------ Artikel

Wolfgang Hoffmann-Riem beschreibt in seinem Artikel „Politiker in den Fesseln der Mediengesellschaft” die Zwänge, die auf den Politiker einwirken, aus der Sicht eines Betroffenen. Da viele Dinge, die noch eingehend diskutiert werden müßten, oftmals zu früh an die Öffentlichkeit dringen, werden Politiker auf die verlautbarten Positionen festgenagelt, ein Abrücken von vorläufigen Plänen ist dann kaum noch möglich. Eine abweichende Meinung aus Einsicht oder aus einer abrupten Änderung der Sachlage heraus wird nicht akzeptiert.

Zwischen den Medien und den Politikern gibt es den immer gleichen Konflikt: Die Politiker wollen nur gute Berichte, die Medien bevorzugen dagegen die schlechten Nachrichten. Entscheidungen werden daher oft ausgesessen aus Angst, die Medien könnten sich negativ über sie äußern.

Die Medien entscheiden, was neu, interessant, unterhaltend, berichtenswert ist. Komplexe Sachverhalte werden ausgespart; Themen, die scheinbar nicht „von allgemeinen Interesse” sind, werden weggelassen. Beispielsweise interessiert die existierende grausame Normalität des Strafvollzugs nicht, interessant ist dagegen ein spektakulärer Gefängnisausbruch.

Presse und Fernsehen wissen scheinbar zu jedem Thema einen Rat. Einen Politiker, der zugibt, für eine komplexe Thematik keine geeignete Lösung zu finden, die für die Medien als angemessen erscheint, darf es folglich nicht geben.

Viele Politiker klammern sich an die Medien und schaffen selbst Ereignisse, die sich gut verkaufen lassen: Jürgen Möllemann steht besonders früh auf, um schon in den Morgenmagazinen als erstes zitiert zu werden; durch spektakuläre Auftritte (z. B. seine Fallschirmsprünge) versucht er - zumeist erfolgreich -, Fernsehpräsenz zu erlangen. Guido Westerwelle ist allgegenwärtig in Talkshowrunden und schreckt auch nicht vor einer Selbstinszenierung mit einem abgeschmackten Big-Brother-Auftritt zurück. Personen von gesteigertem öffentlichen Interesse können sich sogar die Zusammensetzung einer Talkshowrunde selbst auswählen. Christoph Schlingensief, Jutta Ditfurth und Helmut Kohl wurden bislang nie in dieselbe Runde eingeladen. Warum nicht?

Die Rhetorik verschiedener Politiker orientiert sich zunehmend am Massengeschmack, der durch die Medien erzeugt beziehungsweise gelenkt wird. Vorurteile und Populismus verbinden sich daher zu einer gefährlichen Mischung.

------------
------ Material

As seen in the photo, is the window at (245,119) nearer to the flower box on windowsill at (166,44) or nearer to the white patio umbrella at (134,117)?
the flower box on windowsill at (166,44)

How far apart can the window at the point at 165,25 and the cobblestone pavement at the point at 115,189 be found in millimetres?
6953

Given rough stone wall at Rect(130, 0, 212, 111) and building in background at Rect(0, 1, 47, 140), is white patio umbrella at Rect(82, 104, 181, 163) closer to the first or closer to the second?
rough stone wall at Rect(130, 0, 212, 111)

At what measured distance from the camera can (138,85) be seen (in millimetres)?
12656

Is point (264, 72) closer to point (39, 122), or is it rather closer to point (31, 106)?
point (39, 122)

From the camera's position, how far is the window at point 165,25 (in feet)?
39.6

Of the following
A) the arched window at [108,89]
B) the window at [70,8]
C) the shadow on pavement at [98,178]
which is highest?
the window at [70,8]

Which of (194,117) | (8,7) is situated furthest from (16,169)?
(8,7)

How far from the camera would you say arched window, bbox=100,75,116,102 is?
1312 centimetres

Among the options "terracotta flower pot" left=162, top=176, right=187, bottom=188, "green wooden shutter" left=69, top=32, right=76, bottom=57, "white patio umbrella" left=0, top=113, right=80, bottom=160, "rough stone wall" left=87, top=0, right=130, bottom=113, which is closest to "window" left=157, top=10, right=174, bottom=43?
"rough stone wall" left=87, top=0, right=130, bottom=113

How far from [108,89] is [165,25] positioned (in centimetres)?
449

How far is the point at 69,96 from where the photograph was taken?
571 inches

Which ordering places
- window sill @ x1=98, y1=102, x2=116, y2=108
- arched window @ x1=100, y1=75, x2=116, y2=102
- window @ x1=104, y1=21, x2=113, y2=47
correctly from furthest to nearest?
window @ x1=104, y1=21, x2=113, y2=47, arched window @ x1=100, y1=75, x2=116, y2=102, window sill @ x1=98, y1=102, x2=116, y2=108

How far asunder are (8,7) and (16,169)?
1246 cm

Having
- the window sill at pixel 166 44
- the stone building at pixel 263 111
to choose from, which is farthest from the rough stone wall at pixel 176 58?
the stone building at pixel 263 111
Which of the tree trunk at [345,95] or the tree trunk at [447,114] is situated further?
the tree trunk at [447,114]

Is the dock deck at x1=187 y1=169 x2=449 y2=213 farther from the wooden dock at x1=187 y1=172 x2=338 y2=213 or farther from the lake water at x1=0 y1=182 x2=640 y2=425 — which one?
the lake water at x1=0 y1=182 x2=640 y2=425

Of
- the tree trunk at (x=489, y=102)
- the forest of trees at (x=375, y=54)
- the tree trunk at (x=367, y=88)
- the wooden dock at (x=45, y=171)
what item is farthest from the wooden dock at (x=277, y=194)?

------------

= Aufgaben =
• 1. Welches Thema interessiert die Medien laut dem Artikel über Politiker und Medien nicht, im Gegensatz zu einem spektakulären Gefängnisausbruch?
• 2. Führe den Artikel über Politiker und Medien im Anschluss an seinen letzten Satz weiter.

= Erwartete Ergebnisse =
• 1. Die existierende grausame Normalität des Strafvollzugs.

• 2.
Die einzelnen Journalisten selbst orientieren sich ebenfalls am Geschmack der Massen. Sie selbst lesen Zeitung, schauen Fernsehen, hören Radio, konsumieren Werbung usw. Ist ein sogenannter „Meinungstrend” entdeckt, hängt sich ein großer Anteil der Journalisten an dieses Thema. Für den Politiker erscheint es oftmals nutzlos, ein Wort gegen den „Trend” zu setzen. Möchte ein Politiker Aufmerksamkeit für ein Thema herstellen, das den Medien als nicht „trendgerecht” erscheint, wird dieser Versuch einer anderen Rede meistens ausgelassen. Die Macht der Medien wirkt auch zu einem großen Maß durch das, was ausgespart bleibt.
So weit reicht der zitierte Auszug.